PaaS – Persistence as a Service (using Hibernate)
In Putting the Database Where It Belongs, I reviewed the role that I think the database should take in today's scalable architecture. I introduced a concept that I refer to as PaaS – Persistence as a Service, as the right place for it. In this post I'll go into more detail on what that means:
New middleware components, such as Data Grids, provide a means to utilize memory resources -- which are available today at a much higher capacity and lower cost. These memory resources can be used as the "system-of-record" for in-flight transactional information, or state (pretty much the role the RDBMS played with file systems). The application no longer needs to interact directly with the database. Instead it interacts with the In-Memory Data Grid (IMDG), which takes care of the consistency, availability and reliability of our application state.
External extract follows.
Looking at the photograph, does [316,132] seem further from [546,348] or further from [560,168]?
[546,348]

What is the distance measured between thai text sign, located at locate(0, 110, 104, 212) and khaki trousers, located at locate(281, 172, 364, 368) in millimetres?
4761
With this approach, the database will be used as a mechanism for the durability of our information, similar to the role played by today's Data Warehouses. As with Data Warehouses, the application doesn;t need to interact with the directly with the database; it uses asynchronous communication to handle the synchronization with the back-end database.
If the In-Memory Data Grid is the system of record, persisting the data to disk is simply a background process, completely de-coupled from the application. We can easily change the persistent store implementation, and also change how the data is persisted, at what rate it should be synchronized, etc. All this can be done outside the context of our application. By "outside" I mean that neither the application code or configuration should is affected by any of these changes. This is possible because we no longer need to embed the database *awareness* into our application runtime: we simply run a persistent service on the network, which will take care of it. It is the role of the Data Grid to implicitly take care of the synchronization with the persistent service.
How do we integrate this model with existing applications and databases?
Hibernate is a widely used O/R mapping solution. It provides a good solution for mapping the (in-memory) object view to the (persistent) relational view.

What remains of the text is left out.